Thursday, August 10, 2017

The Crown Tower by Michael J Sullivan | Review

Title: The Crown Tower (Riyria Chronicles #1)
Author: Michael J Sullivan
Genre: Fantasy
Length: 358 Pages
Release: January 2013

"Listen to him. Trust him. That's what he won't expect. It won't be easy. You'll have to be very patient. But if you are, you'll make a friend for life--the kind that will walk unarmed into the jaws of a dragon if you asked him to."

This is the beginning of the prequel series to the Riyria Revelations, which takes us to the very beginning of Royce and Hadrian's partnership, twelve years before the beginning of The Crown Conspiracy. I haven't read very many prequels in the past. The ones that I come across never seem like they are going to add a lot to the story, so I've never felt the need to delve into them. Particularly if it's a series that I like, because I don't want it ruined. Here though, I think a prequel series makes sense. It gives the characters even more depth than the main series did and gives us firsthand knowledge of what those first encounters were like. 

I have to say it once again: Michael J Sullivan knows how to write compelling characters. If you've read the Riyria Revelations already, then the characters won't be new to you. They aren't the same, however. It amazes me how Sullivan is able to show, with just a few words and scenes, how these two have changed over time. 

"I think everyone is after me until proven otherwise."

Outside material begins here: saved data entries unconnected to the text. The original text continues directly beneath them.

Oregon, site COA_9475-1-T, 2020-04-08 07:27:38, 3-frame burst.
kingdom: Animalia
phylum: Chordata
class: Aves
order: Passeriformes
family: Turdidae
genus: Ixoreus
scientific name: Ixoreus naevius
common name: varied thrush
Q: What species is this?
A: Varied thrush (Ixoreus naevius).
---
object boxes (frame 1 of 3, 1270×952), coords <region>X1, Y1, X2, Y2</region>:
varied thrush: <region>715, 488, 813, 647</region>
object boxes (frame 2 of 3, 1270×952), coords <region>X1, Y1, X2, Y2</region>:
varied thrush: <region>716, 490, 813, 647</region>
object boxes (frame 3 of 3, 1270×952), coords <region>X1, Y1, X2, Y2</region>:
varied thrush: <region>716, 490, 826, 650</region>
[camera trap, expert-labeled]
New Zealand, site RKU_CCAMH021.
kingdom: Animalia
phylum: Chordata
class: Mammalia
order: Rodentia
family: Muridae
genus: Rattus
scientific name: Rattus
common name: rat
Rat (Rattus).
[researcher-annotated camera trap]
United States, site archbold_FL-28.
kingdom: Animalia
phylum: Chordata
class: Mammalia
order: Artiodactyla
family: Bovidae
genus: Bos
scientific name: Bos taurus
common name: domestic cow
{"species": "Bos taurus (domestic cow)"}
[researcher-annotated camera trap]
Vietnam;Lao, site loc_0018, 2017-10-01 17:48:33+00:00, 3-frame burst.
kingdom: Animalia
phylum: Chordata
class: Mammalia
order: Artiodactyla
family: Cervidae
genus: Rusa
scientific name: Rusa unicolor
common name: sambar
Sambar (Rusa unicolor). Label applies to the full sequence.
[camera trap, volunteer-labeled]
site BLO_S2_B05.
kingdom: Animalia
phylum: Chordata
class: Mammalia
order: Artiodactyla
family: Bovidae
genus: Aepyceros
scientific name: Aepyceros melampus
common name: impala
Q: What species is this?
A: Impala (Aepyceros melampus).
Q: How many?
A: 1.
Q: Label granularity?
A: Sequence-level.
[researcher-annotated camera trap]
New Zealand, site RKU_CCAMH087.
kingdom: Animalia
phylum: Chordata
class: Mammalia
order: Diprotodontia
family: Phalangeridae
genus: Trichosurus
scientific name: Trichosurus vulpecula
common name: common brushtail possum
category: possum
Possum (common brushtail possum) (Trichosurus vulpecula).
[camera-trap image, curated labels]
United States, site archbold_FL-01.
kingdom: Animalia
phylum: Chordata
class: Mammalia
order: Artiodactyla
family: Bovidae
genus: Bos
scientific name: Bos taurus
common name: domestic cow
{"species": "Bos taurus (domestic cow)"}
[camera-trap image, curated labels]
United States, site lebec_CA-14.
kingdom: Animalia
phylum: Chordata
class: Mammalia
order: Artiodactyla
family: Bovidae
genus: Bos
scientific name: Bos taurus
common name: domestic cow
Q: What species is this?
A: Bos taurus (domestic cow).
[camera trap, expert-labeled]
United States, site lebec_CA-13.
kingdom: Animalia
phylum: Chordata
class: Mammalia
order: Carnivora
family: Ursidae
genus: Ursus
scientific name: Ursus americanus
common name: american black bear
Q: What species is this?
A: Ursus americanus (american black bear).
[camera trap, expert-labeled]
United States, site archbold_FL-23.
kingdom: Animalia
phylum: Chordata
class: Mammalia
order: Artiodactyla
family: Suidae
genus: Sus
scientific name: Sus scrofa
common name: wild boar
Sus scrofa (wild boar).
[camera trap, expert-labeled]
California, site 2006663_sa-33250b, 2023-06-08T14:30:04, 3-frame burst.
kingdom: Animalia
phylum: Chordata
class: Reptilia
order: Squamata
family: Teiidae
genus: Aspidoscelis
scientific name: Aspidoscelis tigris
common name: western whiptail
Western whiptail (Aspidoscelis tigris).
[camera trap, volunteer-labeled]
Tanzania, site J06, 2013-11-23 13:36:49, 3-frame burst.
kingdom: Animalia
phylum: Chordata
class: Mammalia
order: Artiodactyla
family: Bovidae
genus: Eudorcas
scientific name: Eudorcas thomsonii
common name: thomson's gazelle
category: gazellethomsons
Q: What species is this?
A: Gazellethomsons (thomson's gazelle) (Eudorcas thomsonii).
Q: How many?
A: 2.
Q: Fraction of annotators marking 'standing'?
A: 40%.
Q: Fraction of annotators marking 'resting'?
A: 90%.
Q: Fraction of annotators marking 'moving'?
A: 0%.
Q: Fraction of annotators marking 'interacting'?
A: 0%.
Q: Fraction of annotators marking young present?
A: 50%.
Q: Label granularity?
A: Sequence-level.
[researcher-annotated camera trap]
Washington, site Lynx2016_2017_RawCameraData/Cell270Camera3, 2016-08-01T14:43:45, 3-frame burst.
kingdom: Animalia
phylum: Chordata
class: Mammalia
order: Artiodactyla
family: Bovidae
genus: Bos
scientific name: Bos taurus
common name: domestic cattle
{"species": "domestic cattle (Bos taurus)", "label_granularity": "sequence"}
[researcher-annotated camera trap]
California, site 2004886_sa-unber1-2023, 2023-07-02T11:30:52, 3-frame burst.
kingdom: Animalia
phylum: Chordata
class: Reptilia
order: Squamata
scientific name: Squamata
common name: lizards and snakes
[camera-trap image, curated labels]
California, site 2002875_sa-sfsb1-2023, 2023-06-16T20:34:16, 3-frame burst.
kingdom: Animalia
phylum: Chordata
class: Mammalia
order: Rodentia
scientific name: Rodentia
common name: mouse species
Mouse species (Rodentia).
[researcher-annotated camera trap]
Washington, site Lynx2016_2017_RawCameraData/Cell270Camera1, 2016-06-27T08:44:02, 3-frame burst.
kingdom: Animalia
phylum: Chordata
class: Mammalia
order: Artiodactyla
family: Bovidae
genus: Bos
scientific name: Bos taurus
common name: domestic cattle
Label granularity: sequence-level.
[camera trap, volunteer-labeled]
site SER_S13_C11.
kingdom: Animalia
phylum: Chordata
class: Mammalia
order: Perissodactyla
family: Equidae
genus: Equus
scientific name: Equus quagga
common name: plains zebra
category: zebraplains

Royce doesn't have perspective chapters until over halfway into the book, just appearing as a shadowed stranger around Hadrian. This was an extremely clever way to introduce him, as you find out a lot about his background through Hadrian, which makes him more relatable than being thrown into his head from the beginning probably would have. He's dark, abrasive, violent, and unfriendly. But he's also very misunderstood. If you've followed my reading of the Riyria Revelations then you likely already know my love for this character, and that only grew here. There is just something about him that draws me in. I don't have his background (which I am very grateful for), but I find it easy to relate to paranoia and fear. I also love to see how much he grows. Because if Royce can grow, anyone can. 

"Everyone was a stack of accumulated experiences, and seeing how that pile wobbled when it moved could reveal secrets."

It was interested seeing this younger Hadrian. With Royce it was always easy for me to imagine what he would have been like when they first met, but Hadrian was harder to picture. This colored in all of the missing pieces. He was young here, only about twenty, and already suffering from the mistakes he made. He's constantly underestimated because of his youth, which I found endearing. He's a trained killer and could probably singlehandedly take on a dozen other men, but his young face and kind demeanor give him an appearance of innocence that most cannot easily overlook. 

"You're a hero and you can see the future."

I was really excited to see Gwen get perspective portions in this novel. She was always somewhat of a mystery in the Revelations and I always wondered about her. Here we finally find out more about her story; where she came from, what she can do, how she ended up where she did and why. Her story is really sad in a lot of ways. But it's also really great. She's strong and although she is forced to make decisions she would probably rather never have to make, she doesn't let that beat her. I'm really excited to see more of her through the other books. 

"Ever notice how the word friend is only one letter away from fiend? Maybe it's a coincidence, maybe not."

This is the beginning of the Royce and Hadrian bromance that has made the Riyria books so popular. Two very different men, from completely different backgrounds, who become best friends and partners. What's not to love? 

It was great to see the first meeting between these two, to feel the dislike they had for each other. And their back and forth is fantastic, even from the beginning. It's harsher, less teasing, than later in their relationship, but just as entertaining. This is definitely a slow build friendship, which really makes it even more powerful. Isn't it nice to know that not all first impressions have to be last impressions? 

There are two main stories in this, set to converge. We follow Royce and Hadrian as they are forced to partner by an old professor, seemingly for no reason. And then there's Gwen, taking her own life in hand and waiting for the mysterious him

I've heard different opinions on whether you should start with the Chronicles or the Revelations, but I don't think you can go wrong either way. Just read them all.